### What you are asked to do
Only the lines from the one containing "建筑环境测试技术（第四版） 商品图1" to the end of the material are to be copied, exactly and in full; images stay out.

### Dataset section

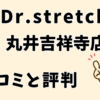 ドクターストレッチ丸井吉祥寺店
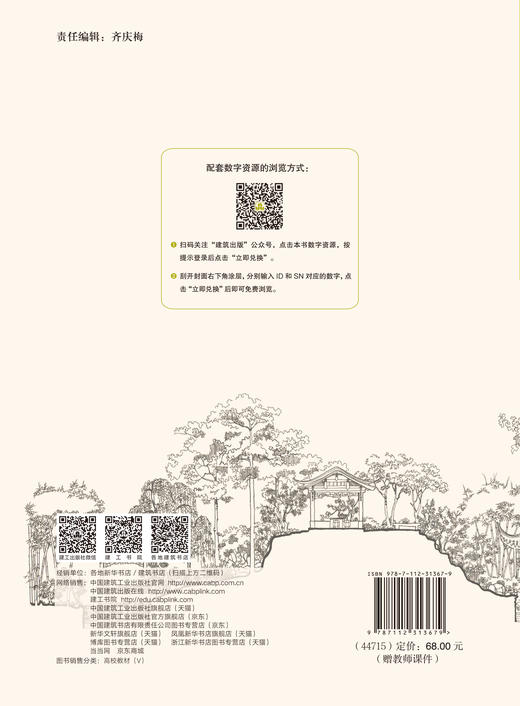 建筑环境测试技术（第四版） 商品图1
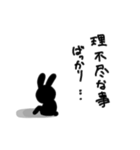 はぁー…疲れちゃった… by.ヤミうさぎ ①（個別スタンプ：6）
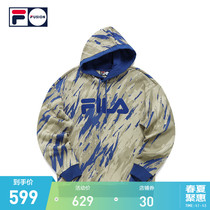 FILA FUSION Fairtide Card 2022 Spring New Pint Collage Street Sports Loose Tandem Hat Jersey Man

### Solution for this problem
 建筑环境测试技术（第四版） 商品图1
 はぁー…疲れちゃった… by.ヤミうさぎ ①（個別スタンプ：6）
 FILA FUSION Fairtide Card 2022 Spring New Pint Collage Street Sports Loose Tandem Hat Jersey Man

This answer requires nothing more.